Bien sûr, il taisait ce qu’il était arrivé ensuite. Car ce que Finn n’avait pas compris, sur lui-même, sur la vie en général, c’était qu’il ne méritait pas moins qu’un autre un peu de douceur. Que s’il tirait du plaisir dans sa souffrance, indéniablement, il n’avait pas à se cantonner dans ce rôle pour exister. Mais il était perdu, seul, sur un radeau au milieu de l’océan, et il était tellement déshydraté et habitué à parler avec sa propre ombre, qu’il ne pensait même pas à saisir la bouée de sauvetage qu’aurait pu lui tendre Caleb.

Lorsqu’il rit, le jeune homme fut encore plus perplexe. Il savait que le cuisinier ne se moquait pas de lui, il lisait suffisamment bien les gens pour ne pas l’avoir méjugé à ce point, mais il ne pouvait saisir pourquoi quelqu’un comme lui avait un impact sur Caleb suffisant pour qu’il soit brisé à ce point. Il n’était pas assez important pour ça. Sa confusion augmenta encore lorsque le géant se releva, lorsqu’il sentit les échos presque silencieux de son chagrin. Je n’en vaux pas la peine, Caleb, putain, pourquoi est-ce que tu n’arrive pas à le comprendre ?  

Il pensait sincèrement avoir pensé cette phrase, mais alors qu’il se levait maladroitement, pressé de ne pas mettre trop de distance entre leurs deux corps, il eut la surprise de s’entendre le dire à voix haute, cette phrase qu’il avait ressassé pendant des années sans jamais l’avouer à personne. C’était comme s’il avait un trou dans son âme, comme s’il était un ballon percé qui relâchait enfin la pression qu’il contenait. Posant la main sur l’épaule de Caleb, pas assez fort pour le retenir, comme une présence aérienne, presque éthérique, il crut bon de préciser sa précédente confidence.

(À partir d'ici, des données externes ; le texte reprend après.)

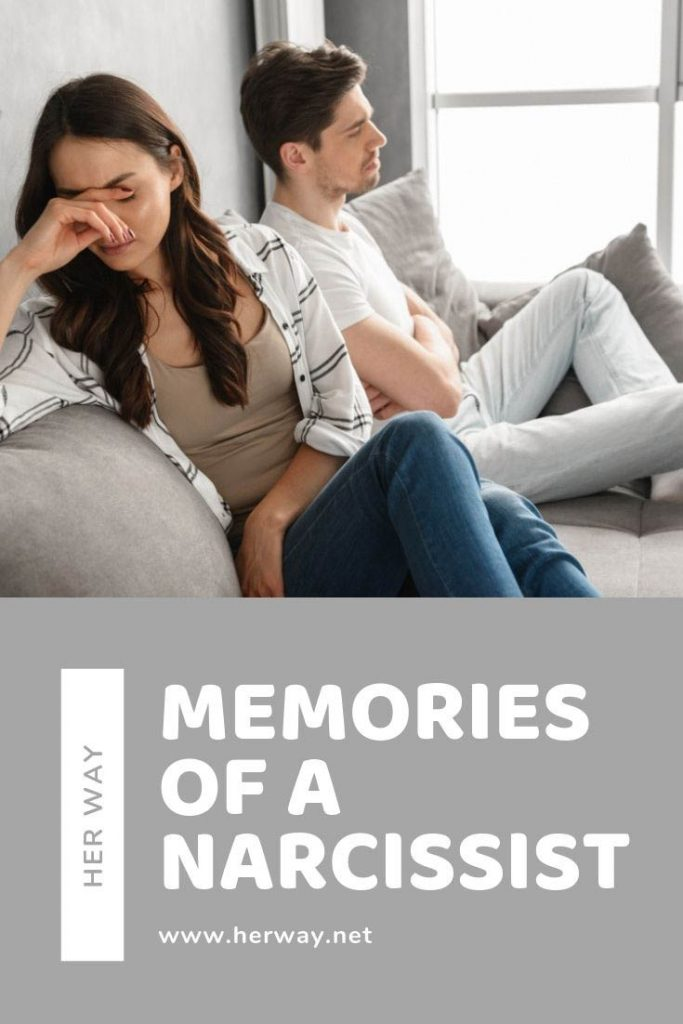 Memories Of A Narcissist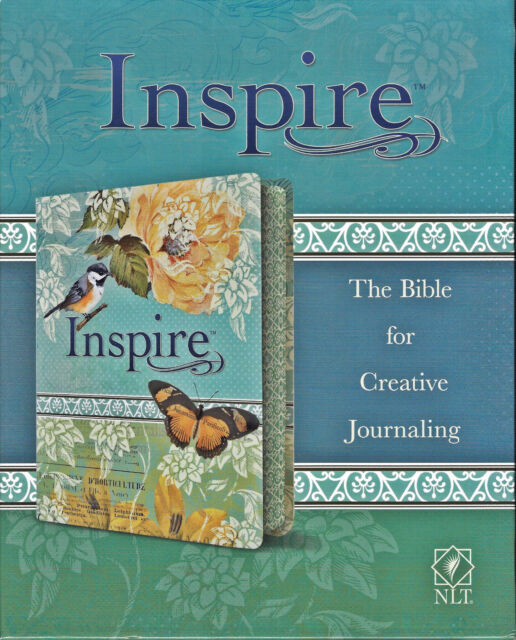 NEW Inspire Bible Journaling and Coloring New Living Translation NLT Blue Cream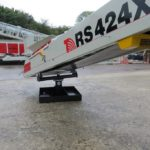 RS424X (3)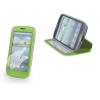 LG L80 D380, oldalra nyíló tok, stand, Smart View, zöld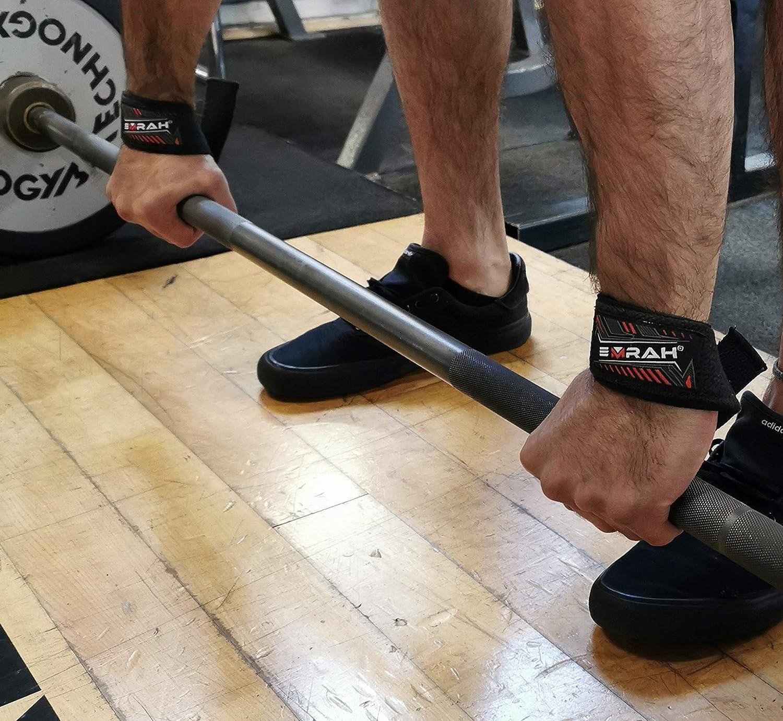Extra Lange Handgelenkgurte Crossfit Gym Straps EMRAH Gepolsterte Hebeb/änder f/ür Gewichtheben und Powerlifting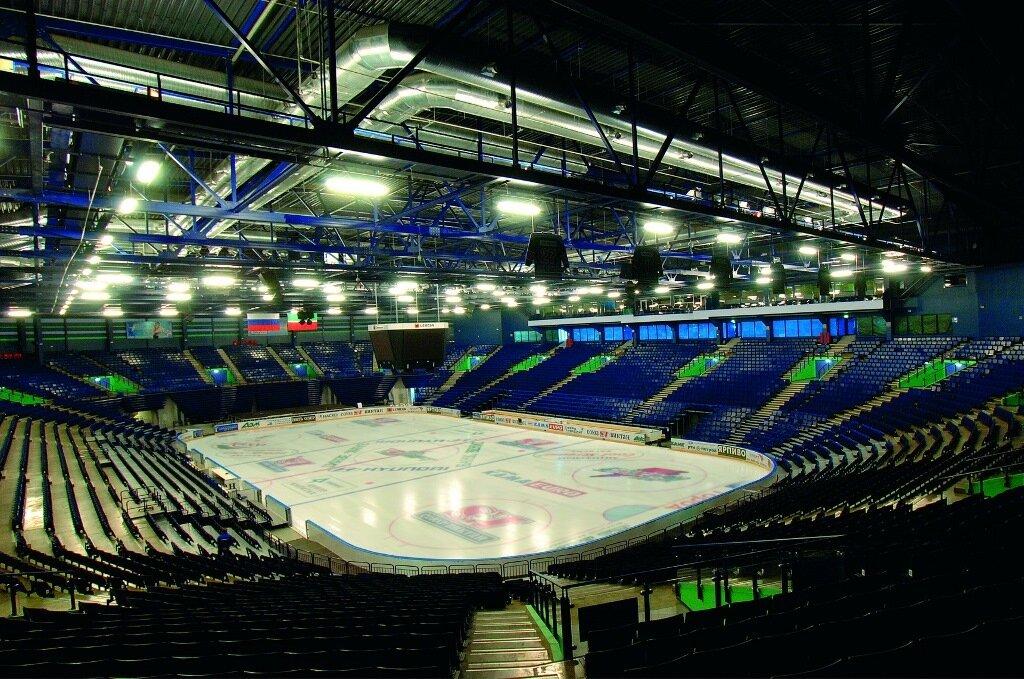 спортивный комплекс — Татнефть Арена — Казань, фото №8
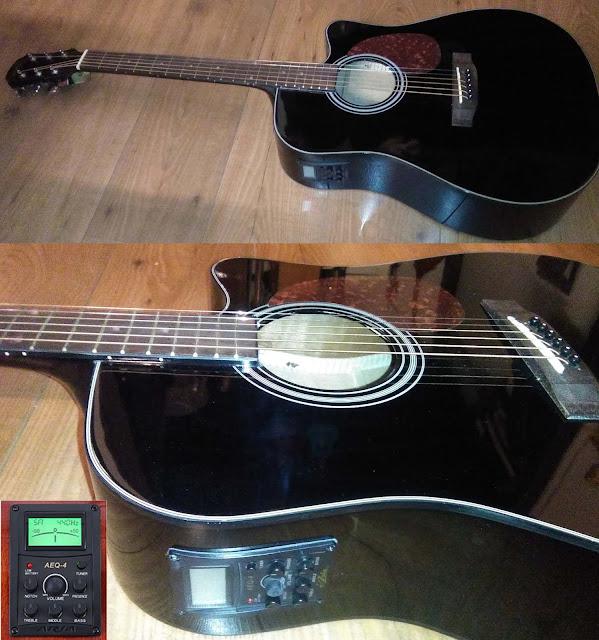 Guitarra electroacústica Aria ADW01 CE BK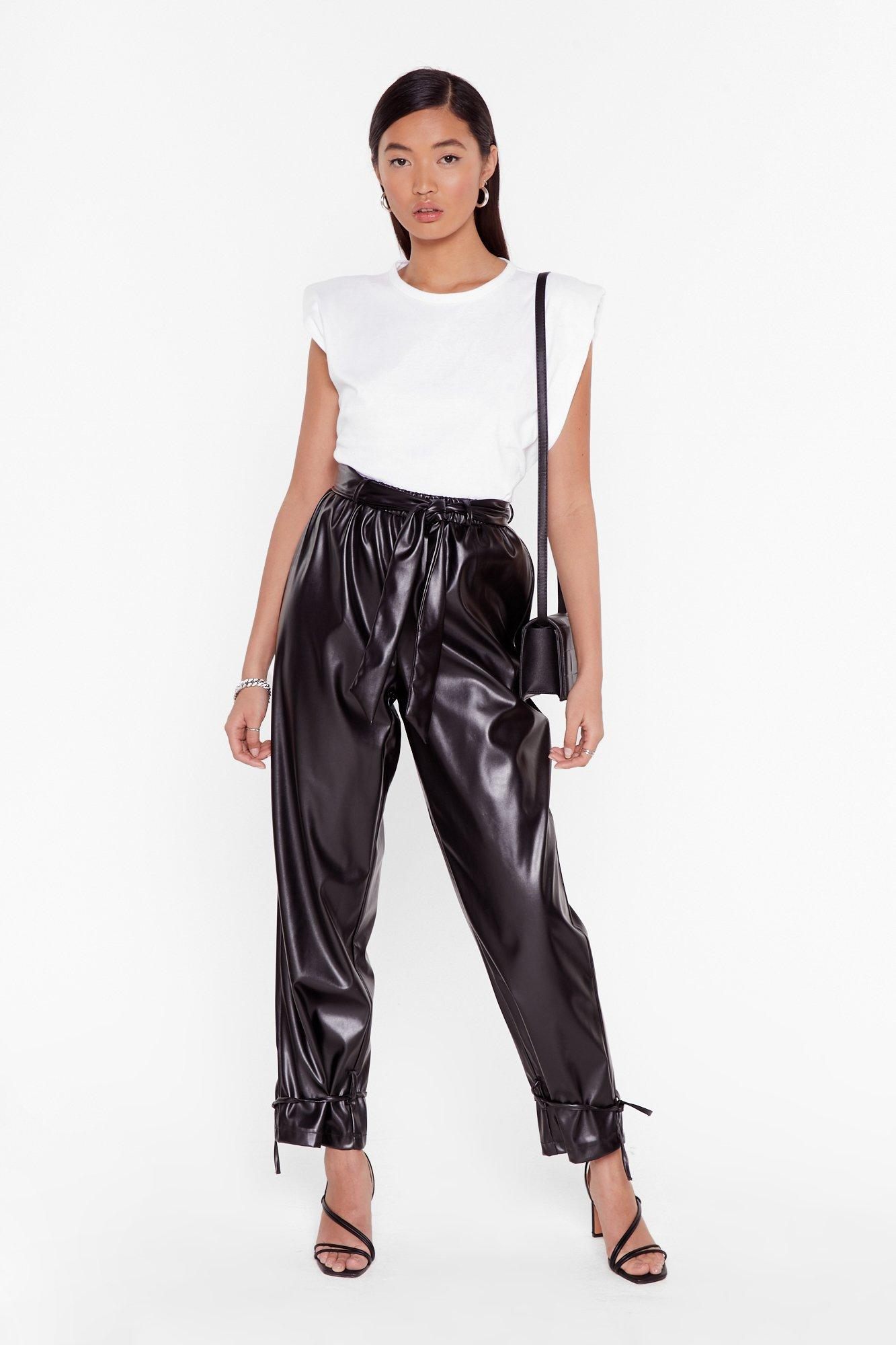 Image of Tie 'Em Down Faux Leather High-Waisted Pants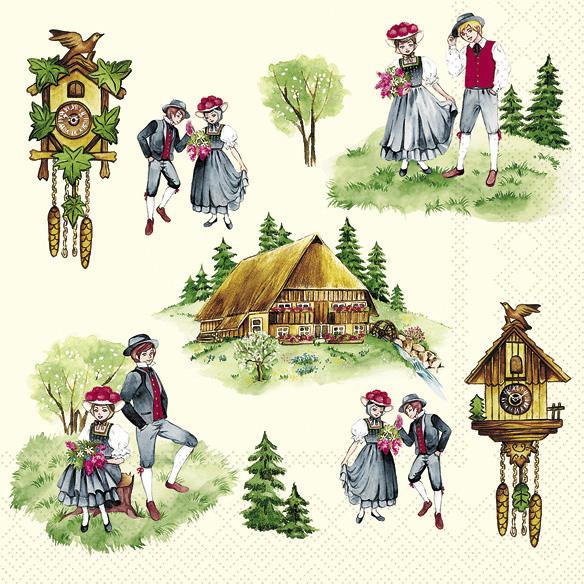 салфетки для декупажа Дом Традиции, купить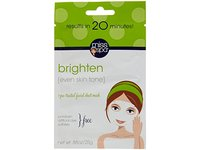 Miss Spa Brighten Facial Sheet Mask, 0.88 Ounce - Image 2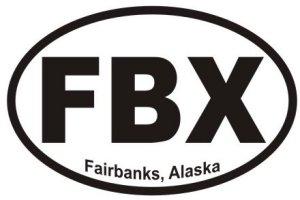 Fairbanks Alaska - Sticker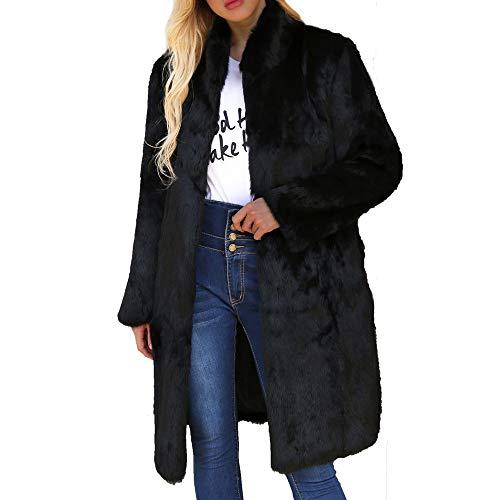 Tonsee  Manteau Femme, Nouvelle Mode Chaud Manteau en Laine Artificielle Stand Col Blouson Parka d'hiver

-Tu te rappelles, dans la ruelle, ce que tu m’as dis ? Je t’ai répondu que t’avais raison, et je le pensais. Je t’ai pas menti. C’est pour ça que t’as eu raison de me prendre comme une chienne, que je ne peux pas comprendre pourquoi, malgré tout, tu voudrais qu’on aille boire un verre… Parce que j’ai rien à t’offrir, à offrir à personne. Il ne pleurait pas, lui, parce qu’il n’était pas en proie à une réalisation, ou à une quelconque épiphanie. Il savait ce qu’il disait : il le pensait à chaque fois qu’il se levait le matin, qu’il se couchait le soir. C’était son quotidien, l’ombre noire qui le suivait, partout où il allait. Parce que… je suis rien. J’aimerai bien que ce ne soit pas le cas, mais je veux pas te mentir, ou me mentir à moi-même en prétendant le contraire. »

C’était pour lui la vérité la plus élémentaire, le commencement et la fin qui se rejoignait. Il avait voulu jouer avec le feu, avec Caleb. Il avait cru qu’il ne se brûlerait pas, car ses mains étaient tellement carbonisées qu’elles n’étaient que des morceaux noirâtres désincarnés : et pourtant, malgré tout, il souffrait. Un état qu’il connaissait si bien qu’il en était presque réconfortant.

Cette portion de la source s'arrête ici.